* **Raw data**
=== Begin Enclosure ===
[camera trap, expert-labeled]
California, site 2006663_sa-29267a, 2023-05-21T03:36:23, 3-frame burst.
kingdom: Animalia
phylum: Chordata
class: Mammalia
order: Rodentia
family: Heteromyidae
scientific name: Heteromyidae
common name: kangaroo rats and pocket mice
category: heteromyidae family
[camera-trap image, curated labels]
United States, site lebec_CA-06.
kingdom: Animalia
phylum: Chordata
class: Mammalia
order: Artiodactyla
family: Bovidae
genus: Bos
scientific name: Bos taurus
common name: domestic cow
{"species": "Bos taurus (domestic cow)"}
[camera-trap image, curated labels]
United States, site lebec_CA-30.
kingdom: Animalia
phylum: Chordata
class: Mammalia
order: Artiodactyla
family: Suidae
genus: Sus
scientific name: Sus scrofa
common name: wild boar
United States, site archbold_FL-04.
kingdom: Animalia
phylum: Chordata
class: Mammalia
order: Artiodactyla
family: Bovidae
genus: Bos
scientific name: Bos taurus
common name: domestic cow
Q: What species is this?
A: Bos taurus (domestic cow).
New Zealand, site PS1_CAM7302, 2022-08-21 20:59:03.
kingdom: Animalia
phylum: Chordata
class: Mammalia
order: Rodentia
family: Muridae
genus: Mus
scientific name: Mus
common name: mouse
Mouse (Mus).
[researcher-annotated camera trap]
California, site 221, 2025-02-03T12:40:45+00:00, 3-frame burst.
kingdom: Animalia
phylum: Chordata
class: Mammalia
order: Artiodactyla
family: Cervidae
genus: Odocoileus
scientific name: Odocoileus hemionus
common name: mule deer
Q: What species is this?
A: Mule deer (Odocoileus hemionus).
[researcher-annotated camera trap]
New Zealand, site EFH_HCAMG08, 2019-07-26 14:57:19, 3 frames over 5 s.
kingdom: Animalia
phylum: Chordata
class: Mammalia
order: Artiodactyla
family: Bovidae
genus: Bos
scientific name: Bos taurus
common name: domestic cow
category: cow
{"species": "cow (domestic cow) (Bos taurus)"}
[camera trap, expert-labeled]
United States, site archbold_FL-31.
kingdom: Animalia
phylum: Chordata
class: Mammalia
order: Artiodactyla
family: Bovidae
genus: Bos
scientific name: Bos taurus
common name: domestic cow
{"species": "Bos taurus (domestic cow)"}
=== End Enclosure ===
* **Task details**
All lines in the material are to be returned exactly.

* **Response box**
[camera trap, expert-labeled]
California, site 2006663_sa-29267a, 2023-05-21T03:36:23, 3-frame burst.
kingdom: Animalia
phylum: Chordata
class: Mammalia
order: Rodentia
family: Heteromyidae
scientific name: Heteromyidae
common name: kangaroo rats and pocket mice
category: heteromyidae family
[camera-trap image, curated labels]
United States, site lebec_CA-06.
kingdom: Animalia
phylum: Chordata
class: Mammalia
order: Artiodactyla
family: Bovidae
genus: Bos
scientific name: Bos taurus
common name: domestic cow
{"species": "Bos taurus (domestic cow)"}
[camera-trap image, curated labels]
United States, site lebec_CA-30.
kingdom: Animalia
phylum: Chordata
class: Mammalia
order: Artiodactyla
family: Suidae
genus: Sus
scientific name: Sus scrofa
common name: wild boar
United States, site archbold_FL-04.
kingdom: Animalia
phylum: Chordata
class: Mammalia
order: Artiodactyla
family: Bovidae
genus: Bos
scientific name: Bos taurus
common name: domestic cow
Q: What species is this?
A: Bos taurus (domestic cow).
New Zealand, site PS1_CAM7302, 2022-08-21 20:59:03.
kingdom: Animalia
phylum: Chordata
class: Mammalia
order: Rodentia
family: Muridae
genus: Mus
scientific name: Mus
common name: mouse
Mouse (Mus).
[researcher-annotated camera trap]
California, site 221, 2025-02-03T12:40:45+00:00, 3-frame burst.
kingdom: Animalia
phylum: Chordata
class: Mammalia
order: Artiodactyla
family: Cervidae
genus: Odocoileus
scientific name: Odocoileus hemionus
common name: mule deer
Q: What species is this?
A: Mule deer (Odocoileus hemionus).
[researcher-annotated camera trap]
New Zealand, site EFH_HCAMG08, 2019-07-26 14:57:19, 3 frames over 5 s.
kingdom: Animalia
phylum: Chordata
class: Mammalia
order: Artiodactyla
family: Bovidae
genus: Bos
scientific name: Bos taurus
common name: domestic cow
category: cow
{"species": "cow (domestic cow) (Bos taurus)"}
[camera trap, expert-labeled]
United States, site archbold_FL-31.
kingdom: Animalia
phylum: Chordata
class: Mammalia
order: Artiodactyla
family: Bovidae
genus: Bos
scientific name: Bos taurus
common name: domestic cow
{"species": "Bos taurus (domestic cow)"}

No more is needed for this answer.